嶽將影自幼在軍營摸爬滾打,對男子的評斷,大多隻看其男子氣概與武功如何,畢竟校場上,十有八九都是光著膀子扯著嗓子的粗漢子,汗流浹背,誰還管生得漂不漂亮啊。回到楚京後,見多了油頭粉面衣冠楚楚的世家子弟,除了幾個還算湊合的,他只覺著個個細胳膊細腿兒,三兩下就打折了,看來看去也沒找著個能當妹夫的。
對於林煦,若不算在束州被人家打折腿那回的仇,也是個還湊合的主兒,不過橫豎他也不曾放在眼裡。可是他萬萬沒想到,自家這個白菜愈發茁壯,膽子也跟著大了。今日換了哪個男子站在這,他都能一笑置之,然後一腳踹出門去,唯獨這個林煦——他妹妹可是給他繡過香囊呢!哪怕繡的是豬頭也不成!
強烈的危機感,令他當即拔出了刀,沙場上生死關頭走一遭都不曾像此時這般如臨大敵。
俗話說得好,什麼樣的教主養出什麼樣的下屬,顧如許拐跑了子清那傻小子,現在這個左護法仗著有點姿色又來拱他岳家的白菜?
“呔!狗賊!離我妹遠點!”他提著刀衝上來,嶽溪明還沒反應過來呢,就被林煦一把推開。
這一晃神功夫,二人便在院子裡鬥了起來。
綠芽生怕這刀劍無眼,殃及池魚,趕忙拉著嶽溪明躲到廊下。
嶽溪明瞧著自家親哥的臉色,恨不得把人直接打出去,哪裡能幹看著,也不顧上那許多了,伸手就攔。

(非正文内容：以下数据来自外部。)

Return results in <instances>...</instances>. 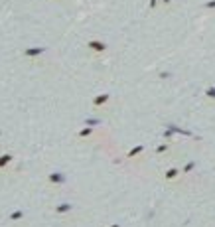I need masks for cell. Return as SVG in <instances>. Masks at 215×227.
I'll return each mask as SVG.
<instances>
[{
  "mask_svg": "<svg viewBox=\"0 0 215 227\" xmlns=\"http://www.w3.org/2000/svg\"><path fill=\"white\" fill-rule=\"evenodd\" d=\"M166 176H168V178H176V176H178V170H170Z\"/></svg>",
  "mask_w": 215,
  "mask_h": 227,
  "instance_id": "obj_1",
  "label": "cell"
},
{
  "mask_svg": "<svg viewBox=\"0 0 215 227\" xmlns=\"http://www.w3.org/2000/svg\"><path fill=\"white\" fill-rule=\"evenodd\" d=\"M207 95L209 97H215V89H207Z\"/></svg>",
  "mask_w": 215,
  "mask_h": 227,
  "instance_id": "obj_2",
  "label": "cell"
},
{
  "mask_svg": "<svg viewBox=\"0 0 215 227\" xmlns=\"http://www.w3.org/2000/svg\"><path fill=\"white\" fill-rule=\"evenodd\" d=\"M164 2H168V0H164Z\"/></svg>",
  "mask_w": 215,
  "mask_h": 227,
  "instance_id": "obj_3",
  "label": "cell"
}]
</instances>
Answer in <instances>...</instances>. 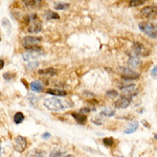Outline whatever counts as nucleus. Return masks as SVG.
Masks as SVG:
<instances>
[{"instance_id":"obj_1","label":"nucleus","mask_w":157,"mask_h":157,"mask_svg":"<svg viewBox=\"0 0 157 157\" xmlns=\"http://www.w3.org/2000/svg\"><path fill=\"white\" fill-rule=\"evenodd\" d=\"M43 105L50 111H62L71 107L72 102L59 99V97H50V99H45Z\"/></svg>"},{"instance_id":"obj_2","label":"nucleus","mask_w":157,"mask_h":157,"mask_svg":"<svg viewBox=\"0 0 157 157\" xmlns=\"http://www.w3.org/2000/svg\"><path fill=\"white\" fill-rule=\"evenodd\" d=\"M24 22L28 25L27 32L30 34H38L42 29V23L39 20L37 14L28 15L24 18Z\"/></svg>"},{"instance_id":"obj_3","label":"nucleus","mask_w":157,"mask_h":157,"mask_svg":"<svg viewBox=\"0 0 157 157\" xmlns=\"http://www.w3.org/2000/svg\"><path fill=\"white\" fill-rule=\"evenodd\" d=\"M138 27H139L141 32L146 34L147 36L150 37V38H157V23L141 22L138 24Z\"/></svg>"},{"instance_id":"obj_4","label":"nucleus","mask_w":157,"mask_h":157,"mask_svg":"<svg viewBox=\"0 0 157 157\" xmlns=\"http://www.w3.org/2000/svg\"><path fill=\"white\" fill-rule=\"evenodd\" d=\"M42 41L40 37H33V36H25L22 38V45L25 49L32 50V49H39L41 48L38 46V44Z\"/></svg>"},{"instance_id":"obj_5","label":"nucleus","mask_w":157,"mask_h":157,"mask_svg":"<svg viewBox=\"0 0 157 157\" xmlns=\"http://www.w3.org/2000/svg\"><path fill=\"white\" fill-rule=\"evenodd\" d=\"M119 72L121 75V80L124 82H129V81L136 80V79H139L141 75L138 72L134 71L133 69L129 68V67H119L117 68Z\"/></svg>"},{"instance_id":"obj_6","label":"nucleus","mask_w":157,"mask_h":157,"mask_svg":"<svg viewBox=\"0 0 157 157\" xmlns=\"http://www.w3.org/2000/svg\"><path fill=\"white\" fill-rule=\"evenodd\" d=\"M119 87L124 93H126L127 95H129V97H135V95L138 93V89L136 88V86H135L134 83L124 82V84H119ZM126 94H125V95H126Z\"/></svg>"},{"instance_id":"obj_7","label":"nucleus","mask_w":157,"mask_h":157,"mask_svg":"<svg viewBox=\"0 0 157 157\" xmlns=\"http://www.w3.org/2000/svg\"><path fill=\"white\" fill-rule=\"evenodd\" d=\"M132 49L134 51V56L136 57H148L150 55V50L147 49L145 45L139 43V42H134L132 46Z\"/></svg>"},{"instance_id":"obj_8","label":"nucleus","mask_w":157,"mask_h":157,"mask_svg":"<svg viewBox=\"0 0 157 157\" xmlns=\"http://www.w3.org/2000/svg\"><path fill=\"white\" fill-rule=\"evenodd\" d=\"M14 148L19 153L24 152L25 149L27 148V141H26V138L23 137V136H20V135L17 136L14 141Z\"/></svg>"},{"instance_id":"obj_9","label":"nucleus","mask_w":157,"mask_h":157,"mask_svg":"<svg viewBox=\"0 0 157 157\" xmlns=\"http://www.w3.org/2000/svg\"><path fill=\"white\" fill-rule=\"evenodd\" d=\"M141 15L146 17L148 19H153L157 17V5H149L145 6L141 11Z\"/></svg>"},{"instance_id":"obj_10","label":"nucleus","mask_w":157,"mask_h":157,"mask_svg":"<svg viewBox=\"0 0 157 157\" xmlns=\"http://www.w3.org/2000/svg\"><path fill=\"white\" fill-rule=\"evenodd\" d=\"M131 102H132V97L124 94V95H121L117 99V101H115L114 105H115V108H117V109H125L131 104Z\"/></svg>"},{"instance_id":"obj_11","label":"nucleus","mask_w":157,"mask_h":157,"mask_svg":"<svg viewBox=\"0 0 157 157\" xmlns=\"http://www.w3.org/2000/svg\"><path fill=\"white\" fill-rule=\"evenodd\" d=\"M41 53H42V48L27 50V51L24 52V53L22 55V59L24 61H27V62H32L33 60H35V59L38 58Z\"/></svg>"},{"instance_id":"obj_12","label":"nucleus","mask_w":157,"mask_h":157,"mask_svg":"<svg viewBox=\"0 0 157 157\" xmlns=\"http://www.w3.org/2000/svg\"><path fill=\"white\" fill-rule=\"evenodd\" d=\"M29 88L34 91V92H42L43 91V84H42L41 81L35 80L30 83Z\"/></svg>"},{"instance_id":"obj_13","label":"nucleus","mask_w":157,"mask_h":157,"mask_svg":"<svg viewBox=\"0 0 157 157\" xmlns=\"http://www.w3.org/2000/svg\"><path fill=\"white\" fill-rule=\"evenodd\" d=\"M46 93L55 95V97H65L67 95V91L63 90L61 88H53V89H47Z\"/></svg>"},{"instance_id":"obj_14","label":"nucleus","mask_w":157,"mask_h":157,"mask_svg":"<svg viewBox=\"0 0 157 157\" xmlns=\"http://www.w3.org/2000/svg\"><path fill=\"white\" fill-rule=\"evenodd\" d=\"M27 157H46V152L39 149L32 150L27 154Z\"/></svg>"},{"instance_id":"obj_15","label":"nucleus","mask_w":157,"mask_h":157,"mask_svg":"<svg viewBox=\"0 0 157 157\" xmlns=\"http://www.w3.org/2000/svg\"><path fill=\"white\" fill-rule=\"evenodd\" d=\"M71 115L75 117V121L79 123L80 125H84L87 121V116L84 115V114H81V113H77V112H72Z\"/></svg>"},{"instance_id":"obj_16","label":"nucleus","mask_w":157,"mask_h":157,"mask_svg":"<svg viewBox=\"0 0 157 157\" xmlns=\"http://www.w3.org/2000/svg\"><path fill=\"white\" fill-rule=\"evenodd\" d=\"M39 75H47V77H52L57 75V70L55 68H45L39 70Z\"/></svg>"},{"instance_id":"obj_17","label":"nucleus","mask_w":157,"mask_h":157,"mask_svg":"<svg viewBox=\"0 0 157 157\" xmlns=\"http://www.w3.org/2000/svg\"><path fill=\"white\" fill-rule=\"evenodd\" d=\"M138 126H139L138 121H132V123L128 126L127 129L125 130V133H126V134H131V133H134L135 131L138 129Z\"/></svg>"},{"instance_id":"obj_18","label":"nucleus","mask_w":157,"mask_h":157,"mask_svg":"<svg viewBox=\"0 0 157 157\" xmlns=\"http://www.w3.org/2000/svg\"><path fill=\"white\" fill-rule=\"evenodd\" d=\"M128 63H129V65L131 67H137L141 65V60H139V58L138 57H136V56H130V59L129 61H128Z\"/></svg>"},{"instance_id":"obj_19","label":"nucleus","mask_w":157,"mask_h":157,"mask_svg":"<svg viewBox=\"0 0 157 157\" xmlns=\"http://www.w3.org/2000/svg\"><path fill=\"white\" fill-rule=\"evenodd\" d=\"M101 116H108V117H111V116L115 115V110L114 109H111V108H104L101 113H99Z\"/></svg>"},{"instance_id":"obj_20","label":"nucleus","mask_w":157,"mask_h":157,"mask_svg":"<svg viewBox=\"0 0 157 157\" xmlns=\"http://www.w3.org/2000/svg\"><path fill=\"white\" fill-rule=\"evenodd\" d=\"M60 16H59L57 13L55 12H51V11H48L45 13V19L46 20H51V19H59Z\"/></svg>"},{"instance_id":"obj_21","label":"nucleus","mask_w":157,"mask_h":157,"mask_svg":"<svg viewBox=\"0 0 157 157\" xmlns=\"http://www.w3.org/2000/svg\"><path fill=\"white\" fill-rule=\"evenodd\" d=\"M24 121V114L22 112H17L14 116V121L15 124H21L22 121Z\"/></svg>"},{"instance_id":"obj_22","label":"nucleus","mask_w":157,"mask_h":157,"mask_svg":"<svg viewBox=\"0 0 157 157\" xmlns=\"http://www.w3.org/2000/svg\"><path fill=\"white\" fill-rule=\"evenodd\" d=\"M55 10L59 11V10H67L69 8V3H65V2H57L55 3V5H53Z\"/></svg>"},{"instance_id":"obj_23","label":"nucleus","mask_w":157,"mask_h":157,"mask_svg":"<svg viewBox=\"0 0 157 157\" xmlns=\"http://www.w3.org/2000/svg\"><path fill=\"white\" fill-rule=\"evenodd\" d=\"M103 143L106 147H112L114 145V139L112 137H106L103 139Z\"/></svg>"},{"instance_id":"obj_24","label":"nucleus","mask_w":157,"mask_h":157,"mask_svg":"<svg viewBox=\"0 0 157 157\" xmlns=\"http://www.w3.org/2000/svg\"><path fill=\"white\" fill-rule=\"evenodd\" d=\"M49 157H63V152L61 151V150H52L50 152V155Z\"/></svg>"},{"instance_id":"obj_25","label":"nucleus","mask_w":157,"mask_h":157,"mask_svg":"<svg viewBox=\"0 0 157 157\" xmlns=\"http://www.w3.org/2000/svg\"><path fill=\"white\" fill-rule=\"evenodd\" d=\"M143 3H145L143 0H131L129 2V4L131 6H139L141 4H143Z\"/></svg>"},{"instance_id":"obj_26","label":"nucleus","mask_w":157,"mask_h":157,"mask_svg":"<svg viewBox=\"0 0 157 157\" xmlns=\"http://www.w3.org/2000/svg\"><path fill=\"white\" fill-rule=\"evenodd\" d=\"M27 99H29L30 103H32L33 105H37V101H38V97H37V95H35V94H33V93H28Z\"/></svg>"},{"instance_id":"obj_27","label":"nucleus","mask_w":157,"mask_h":157,"mask_svg":"<svg viewBox=\"0 0 157 157\" xmlns=\"http://www.w3.org/2000/svg\"><path fill=\"white\" fill-rule=\"evenodd\" d=\"M106 97H119V92L116 90H109L106 92Z\"/></svg>"},{"instance_id":"obj_28","label":"nucleus","mask_w":157,"mask_h":157,"mask_svg":"<svg viewBox=\"0 0 157 157\" xmlns=\"http://www.w3.org/2000/svg\"><path fill=\"white\" fill-rule=\"evenodd\" d=\"M38 65H39L38 62H36V61H35V62H33V61H32V62L27 63V65H26V68H27L28 70H32V69H35V68H36V67L38 66Z\"/></svg>"},{"instance_id":"obj_29","label":"nucleus","mask_w":157,"mask_h":157,"mask_svg":"<svg viewBox=\"0 0 157 157\" xmlns=\"http://www.w3.org/2000/svg\"><path fill=\"white\" fill-rule=\"evenodd\" d=\"M23 3H24L25 5L27 6H36V3H41V1H37V0H35V1H28V0H26V1H23Z\"/></svg>"},{"instance_id":"obj_30","label":"nucleus","mask_w":157,"mask_h":157,"mask_svg":"<svg viewBox=\"0 0 157 157\" xmlns=\"http://www.w3.org/2000/svg\"><path fill=\"white\" fill-rule=\"evenodd\" d=\"M92 123L95 125H102L103 124V119H101V115L97 116V117H93L92 119Z\"/></svg>"},{"instance_id":"obj_31","label":"nucleus","mask_w":157,"mask_h":157,"mask_svg":"<svg viewBox=\"0 0 157 157\" xmlns=\"http://www.w3.org/2000/svg\"><path fill=\"white\" fill-rule=\"evenodd\" d=\"M94 110V108H89V107H85V108H82V109H80V112L81 114H83V113H89L90 111Z\"/></svg>"},{"instance_id":"obj_32","label":"nucleus","mask_w":157,"mask_h":157,"mask_svg":"<svg viewBox=\"0 0 157 157\" xmlns=\"http://www.w3.org/2000/svg\"><path fill=\"white\" fill-rule=\"evenodd\" d=\"M3 77H4V79H5V80H12V79H14L15 77V75L14 73H8V72H6V73H4V75H3Z\"/></svg>"},{"instance_id":"obj_33","label":"nucleus","mask_w":157,"mask_h":157,"mask_svg":"<svg viewBox=\"0 0 157 157\" xmlns=\"http://www.w3.org/2000/svg\"><path fill=\"white\" fill-rule=\"evenodd\" d=\"M151 77H157V66H154L151 70Z\"/></svg>"},{"instance_id":"obj_34","label":"nucleus","mask_w":157,"mask_h":157,"mask_svg":"<svg viewBox=\"0 0 157 157\" xmlns=\"http://www.w3.org/2000/svg\"><path fill=\"white\" fill-rule=\"evenodd\" d=\"M50 137V134L49 133H44V134L42 135V138H44V139H46V138Z\"/></svg>"},{"instance_id":"obj_35","label":"nucleus","mask_w":157,"mask_h":157,"mask_svg":"<svg viewBox=\"0 0 157 157\" xmlns=\"http://www.w3.org/2000/svg\"><path fill=\"white\" fill-rule=\"evenodd\" d=\"M4 67V61L2 59H0V69H2Z\"/></svg>"},{"instance_id":"obj_36","label":"nucleus","mask_w":157,"mask_h":157,"mask_svg":"<svg viewBox=\"0 0 157 157\" xmlns=\"http://www.w3.org/2000/svg\"><path fill=\"white\" fill-rule=\"evenodd\" d=\"M64 157H75V156H73L72 154H68V155H65Z\"/></svg>"},{"instance_id":"obj_37","label":"nucleus","mask_w":157,"mask_h":157,"mask_svg":"<svg viewBox=\"0 0 157 157\" xmlns=\"http://www.w3.org/2000/svg\"><path fill=\"white\" fill-rule=\"evenodd\" d=\"M154 138H155V139H156V141H157V134H156V133H155V134H154Z\"/></svg>"},{"instance_id":"obj_38","label":"nucleus","mask_w":157,"mask_h":157,"mask_svg":"<svg viewBox=\"0 0 157 157\" xmlns=\"http://www.w3.org/2000/svg\"><path fill=\"white\" fill-rule=\"evenodd\" d=\"M117 157H125V156H117Z\"/></svg>"},{"instance_id":"obj_39","label":"nucleus","mask_w":157,"mask_h":157,"mask_svg":"<svg viewBox=\"0 0 157 157\" xmlns=\"http://www.w3.org/2000/svg\"><path fill=\"white\" fill-rule=\"evenodd\" d=\"M0 41H1V37H0Z\"/></svg>"},{"instance_id":"obj_40","label":"nucleus","mask_w":157,"mask_h":157,"mask_svg":"<svg viewBox=\"0 0 157 157\" xmlns=\"http://www.w3.org/2000/svg\"><path fill=\"white\" fill-rule=\"evenodd\" d=\"M0 95H1V93H0Z\"/></svg>"}]
</instances>
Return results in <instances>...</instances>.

“哥你等等!”話音未落,腳下就被裙裾絆了一記,直挺挺地從臺階上撲了下來!
嶽將影趕忙收刀,林煦一把揪住她的後領,將她提溜了起來。
“胡鬧什麼!沒傷著吧?”嶽將影心驚肉跳地將她拉過來。
嶽溪明搖搖頭,心有餘悸地看了林煦一眼。
嶽將影惱火地問:“溪明你說,是不是這小子夜闖將軍府,欲行不軌?”
“不是不是!……”嶽溪明慌忙擺手,擋在了林煦面前,以免她哥怒上心頭又要砍人,“……是我請他入府的。”
“你請?——你這丫頭曉不曉得什麼是男女之別,敢把大男人往府上領?”嶽將影頓時氣不打一處來,“此事若是讓爹曉得,你可知後果?”
提到嶽琅,嶽溪明頓時慫了三分,趕忙將他拉到一旁,低聲商量:“這事兒怎麼能讓爹知道呢?你就當今日什麼都沒看見,回頭我給你做好吃的,怎麼樣?”
嶽將影冷哼一聲:“這是一頓吃的就能解決的問題嗎?你哥我也是個有原則有底線的人,看看你都把……把人領回家了,這像話嗎?”
“他,他雖然是個江湖人,但好歹救過我性命……”
“那他還打折過你哥我一條腿呢!敢情疼的不是你!”嶽將影呲牙咧嘴。
“……”
她默了默,豁出去似的拉了拉他的袖子:“心疼,你是我哥我能不心疼嘛,你養病那段日子的大骨頭湯還是我讓廚房給燉的呢,把你喂胖好幾斤,你都忘了?”
嶽將影想了想,似是覺得有幾分道理,默默不言。
見有機可乘,嶽溪明趕緊趁熱打鐵:“我呢,也沒想為難你,你就當做沒看見林煦行不行?”
聞言,嶽將影斜了她一眼:“你哥我眼神好著呢,看得清清楚楚,你怎麼不讓那小子離開這?”
“那不行,我好不容易才把他騙……”
“嗯——?”
“我好不容易才把他請回來的。”她面不改色地換了個說辭。
嶽將影額上的青筋已經開始蹦躂了,指著林煦咬牙切齒地問她這到底想幹嘛?
“你真想知道?”嶽溪明衝他勾了勾手。
嶽將影沒好氣地湊過去:“趕緊說。”
她便在他耳邊嘀嘀咕咕地說了幾句。